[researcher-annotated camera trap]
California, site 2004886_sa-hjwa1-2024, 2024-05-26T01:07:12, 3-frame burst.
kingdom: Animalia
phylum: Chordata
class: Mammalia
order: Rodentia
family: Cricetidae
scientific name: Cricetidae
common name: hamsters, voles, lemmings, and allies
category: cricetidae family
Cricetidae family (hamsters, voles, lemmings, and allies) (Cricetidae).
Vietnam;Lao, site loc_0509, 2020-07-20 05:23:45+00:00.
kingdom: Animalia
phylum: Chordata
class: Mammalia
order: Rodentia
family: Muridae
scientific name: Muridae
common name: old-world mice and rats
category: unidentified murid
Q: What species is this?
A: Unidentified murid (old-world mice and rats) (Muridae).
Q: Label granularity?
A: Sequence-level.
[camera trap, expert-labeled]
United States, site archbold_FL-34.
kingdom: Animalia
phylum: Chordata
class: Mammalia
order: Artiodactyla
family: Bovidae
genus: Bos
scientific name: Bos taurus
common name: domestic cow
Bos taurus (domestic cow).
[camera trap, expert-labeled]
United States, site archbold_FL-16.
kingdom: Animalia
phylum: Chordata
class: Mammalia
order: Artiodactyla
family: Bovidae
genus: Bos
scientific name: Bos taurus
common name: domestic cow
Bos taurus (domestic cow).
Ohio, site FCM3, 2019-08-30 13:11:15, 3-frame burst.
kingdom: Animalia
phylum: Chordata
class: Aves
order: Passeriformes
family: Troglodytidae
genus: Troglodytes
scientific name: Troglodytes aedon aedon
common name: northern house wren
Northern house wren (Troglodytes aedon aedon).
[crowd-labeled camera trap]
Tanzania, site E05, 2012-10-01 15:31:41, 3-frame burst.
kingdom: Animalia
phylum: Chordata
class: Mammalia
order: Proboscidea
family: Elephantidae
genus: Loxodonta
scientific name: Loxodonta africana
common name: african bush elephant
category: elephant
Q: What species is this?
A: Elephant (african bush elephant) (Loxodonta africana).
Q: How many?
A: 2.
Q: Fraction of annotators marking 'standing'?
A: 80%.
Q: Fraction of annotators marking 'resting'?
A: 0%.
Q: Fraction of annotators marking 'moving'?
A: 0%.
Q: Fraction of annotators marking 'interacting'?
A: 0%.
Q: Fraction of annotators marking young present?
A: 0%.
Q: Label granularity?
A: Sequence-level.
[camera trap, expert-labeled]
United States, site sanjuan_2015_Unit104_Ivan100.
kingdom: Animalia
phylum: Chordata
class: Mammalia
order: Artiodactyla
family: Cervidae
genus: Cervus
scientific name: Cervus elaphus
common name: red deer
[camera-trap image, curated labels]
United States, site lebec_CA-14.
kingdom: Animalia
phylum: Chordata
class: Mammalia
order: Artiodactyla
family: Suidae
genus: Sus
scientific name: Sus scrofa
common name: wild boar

### WORK REQUIRED
Where a line above contains the word "frame", show that line.

### ANSWER FOR THE TASK
California, site 2004886_sa-hjwa1-2024, 2024-05-26T01:07:12, 3-frame burst.
Ohio, site FCM3, 2019-08-30 13:11:15, 3-frame burst.
Tanzania, site E05, 2012-10-01 15:31:41, 3-frame burst.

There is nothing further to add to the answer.